On May 7, the Forest Service posted maps online showing it had sprayed glyphosate around and within Sierra-at-Tahoe in spring 2025. When I called and emailed the local officials to confirm, I got a reply saying they’d need to consult with colleagues on the “East Coast” before answering my question. That’s when I decided to drive out and see for myself.
The Forest Service later confirmed that the area I visited indeed had been sprayed, and that the maps I found online were posted this month—a year after the spraying at Sierra-at-Tahoe—“to facilitate awareness.”
It also released maps showing where the agency is spraying in 2026. Those areas were either already treated with glyphosate in April, a government spokesperson told me this week, or the spraying is “ongoing” and expected to wrap up “within the next couple of weeks, weather conditions permitting.”
“Spraying glyphosate in such an environmentally sensitive and pristine place,” says Kelly Ryerson, a.k.a. Glyphosate Girl, “is “ludicrous.”
All of the spraying, they said, has been accomplished by crews using backpack sprayers. These tend to be contract workers, often Spanish speaking immigrants who may not be aware of the potential safety risks. Mother Jones obtained a photo of one work crew that was cited by a county inspector for failure to wear the mandated protective gear—their exposed skin was purple, covered with the chemical.
The spokesperson said the agency posts signs at locations where it sprays herbicides—and typically removes them within 48 hours. Several research papers indicate that glyphosate can persist in the environment and even plant tissue for months, even years, raising risks to the ecology and human health.
One Forest Service map shows areas outside the Tahoe basin that the agency plans to reforest as part of its restoration project—and which it says will likely require glyphosate and other herbicides. The USDA has defended the Forest Service’s use of glyphosate, noting that it relies on the EPA’s “use of gold-standard science to assess pesticide safety.”
Attorney George Kimbrell, co-executive director of the Center for Food Safety, scoffs at that assertion. “It has a well-established toxicity to the environment. And, for endangered species, Roundup is a significant risk,” he told me.
In 2020, the EPA concluded glyphosate was safe for humans when used according to the label, and any environmental concerns were outweighed by the benefits. But that decision was quickly challenged in court by Kimbrell, who represented a coalition of environmental and farm labor groups arguing that the agency did not adequately assess health and ecological risks.
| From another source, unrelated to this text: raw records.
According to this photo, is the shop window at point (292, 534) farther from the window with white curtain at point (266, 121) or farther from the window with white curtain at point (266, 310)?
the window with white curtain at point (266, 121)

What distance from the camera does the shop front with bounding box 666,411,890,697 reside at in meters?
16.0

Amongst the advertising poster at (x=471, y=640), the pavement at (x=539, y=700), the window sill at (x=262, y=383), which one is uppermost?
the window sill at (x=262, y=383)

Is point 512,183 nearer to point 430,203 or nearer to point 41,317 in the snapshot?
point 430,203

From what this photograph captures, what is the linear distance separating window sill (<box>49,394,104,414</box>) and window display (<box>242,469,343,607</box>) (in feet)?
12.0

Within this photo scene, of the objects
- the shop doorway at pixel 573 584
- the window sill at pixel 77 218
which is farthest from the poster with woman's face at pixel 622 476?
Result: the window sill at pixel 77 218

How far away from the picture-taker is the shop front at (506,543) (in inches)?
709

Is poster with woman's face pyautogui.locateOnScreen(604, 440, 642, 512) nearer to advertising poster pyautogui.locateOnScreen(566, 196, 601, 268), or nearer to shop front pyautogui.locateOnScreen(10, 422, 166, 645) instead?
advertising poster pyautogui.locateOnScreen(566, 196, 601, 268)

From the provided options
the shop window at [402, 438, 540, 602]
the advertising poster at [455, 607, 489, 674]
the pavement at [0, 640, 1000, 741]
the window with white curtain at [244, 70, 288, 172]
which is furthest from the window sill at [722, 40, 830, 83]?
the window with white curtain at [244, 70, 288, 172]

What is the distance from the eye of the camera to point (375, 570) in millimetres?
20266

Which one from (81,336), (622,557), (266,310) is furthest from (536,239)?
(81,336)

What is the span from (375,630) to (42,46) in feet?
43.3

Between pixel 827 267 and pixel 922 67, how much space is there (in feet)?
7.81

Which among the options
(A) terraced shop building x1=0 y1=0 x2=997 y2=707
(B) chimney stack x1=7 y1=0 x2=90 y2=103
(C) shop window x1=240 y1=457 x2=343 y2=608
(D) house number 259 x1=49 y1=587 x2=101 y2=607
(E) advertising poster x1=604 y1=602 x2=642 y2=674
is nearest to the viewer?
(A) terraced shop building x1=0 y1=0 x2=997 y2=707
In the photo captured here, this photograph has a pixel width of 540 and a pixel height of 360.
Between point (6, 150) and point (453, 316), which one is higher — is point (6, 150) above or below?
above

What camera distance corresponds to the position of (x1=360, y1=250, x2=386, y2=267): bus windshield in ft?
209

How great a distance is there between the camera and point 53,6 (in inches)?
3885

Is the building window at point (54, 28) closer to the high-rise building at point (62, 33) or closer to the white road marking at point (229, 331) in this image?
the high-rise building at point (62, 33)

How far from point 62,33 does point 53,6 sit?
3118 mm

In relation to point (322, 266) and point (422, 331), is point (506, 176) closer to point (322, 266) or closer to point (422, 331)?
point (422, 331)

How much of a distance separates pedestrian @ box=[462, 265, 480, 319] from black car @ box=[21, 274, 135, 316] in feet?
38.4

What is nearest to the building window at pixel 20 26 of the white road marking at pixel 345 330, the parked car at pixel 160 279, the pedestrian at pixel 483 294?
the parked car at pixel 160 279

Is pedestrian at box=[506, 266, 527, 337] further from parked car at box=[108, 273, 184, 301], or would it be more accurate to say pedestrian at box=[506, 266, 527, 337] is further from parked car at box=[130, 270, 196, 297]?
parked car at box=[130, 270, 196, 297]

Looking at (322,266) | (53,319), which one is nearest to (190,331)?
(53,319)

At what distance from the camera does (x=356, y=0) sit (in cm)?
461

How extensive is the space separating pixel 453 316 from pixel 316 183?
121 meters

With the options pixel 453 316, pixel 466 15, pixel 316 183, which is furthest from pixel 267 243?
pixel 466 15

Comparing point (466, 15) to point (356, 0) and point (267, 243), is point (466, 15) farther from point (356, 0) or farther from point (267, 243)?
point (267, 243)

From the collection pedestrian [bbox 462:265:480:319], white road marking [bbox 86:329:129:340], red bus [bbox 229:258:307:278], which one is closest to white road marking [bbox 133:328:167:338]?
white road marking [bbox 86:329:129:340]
The 9th Circuit Court of Appeals agreed, overturning the EPA’s decision, noting that most of the studies the EPA examined had “indicated that human exposure to glyphosate is associated with an at least somewhat increased risk of developing non-Hodgkin lymphoma” and that the agency had shirked its duty in properly assessing the ecological risks. The EPA is expected to announce an update on its glyphosate safety assessment this year.
People in Tahoe, worried about glyphosate’s potential health and environmental harms, have begun organizing to slow or stop the Forest Service’s plan. That effort includes Kelly Ryerson—Glyphosate Girl on Instagram—an influential voice who visited the White House earlier this year with other members of the MAHA coalition.
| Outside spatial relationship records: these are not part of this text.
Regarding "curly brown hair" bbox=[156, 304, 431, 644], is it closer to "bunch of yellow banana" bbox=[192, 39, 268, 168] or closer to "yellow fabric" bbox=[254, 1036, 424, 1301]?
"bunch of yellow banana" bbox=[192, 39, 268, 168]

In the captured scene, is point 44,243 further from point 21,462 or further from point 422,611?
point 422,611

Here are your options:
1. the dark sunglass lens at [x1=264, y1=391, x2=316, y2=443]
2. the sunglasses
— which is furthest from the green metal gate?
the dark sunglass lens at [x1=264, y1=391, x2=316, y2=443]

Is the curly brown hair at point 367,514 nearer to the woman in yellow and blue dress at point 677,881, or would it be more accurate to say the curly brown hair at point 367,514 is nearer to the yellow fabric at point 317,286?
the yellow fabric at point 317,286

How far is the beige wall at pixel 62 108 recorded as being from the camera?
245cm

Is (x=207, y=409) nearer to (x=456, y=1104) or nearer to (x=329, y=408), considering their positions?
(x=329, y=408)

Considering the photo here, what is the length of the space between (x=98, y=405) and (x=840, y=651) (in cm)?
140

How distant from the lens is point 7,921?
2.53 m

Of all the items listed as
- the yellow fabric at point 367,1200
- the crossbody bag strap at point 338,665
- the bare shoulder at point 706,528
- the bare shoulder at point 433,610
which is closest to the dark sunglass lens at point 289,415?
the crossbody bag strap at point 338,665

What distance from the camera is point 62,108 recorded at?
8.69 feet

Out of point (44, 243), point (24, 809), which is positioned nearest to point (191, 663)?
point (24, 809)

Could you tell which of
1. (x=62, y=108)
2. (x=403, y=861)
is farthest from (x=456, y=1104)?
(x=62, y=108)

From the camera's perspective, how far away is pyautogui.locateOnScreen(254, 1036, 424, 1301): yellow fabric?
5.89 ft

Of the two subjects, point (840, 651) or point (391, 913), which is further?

The group met with President Trump and his staff and discussed the risks of glyphosate, among other issues. Trump has angered his MAHA base this year by taking action to protect Bayer from lawsuits, both via the Supreme Court case and in an executive order issued in February that sought to boost domestic protection of the chemical and shield it from legal liability.
Ryerson told me she is now committed to reversing the Forest Service’s plan in Tahoe. “It’s ludicrous,” she said. “To be spraying glyphosate in such an environmentally sensitive and pristine place, where it can get into the water that so many people drink, or swim in, I mean, who thought this was a good idea?”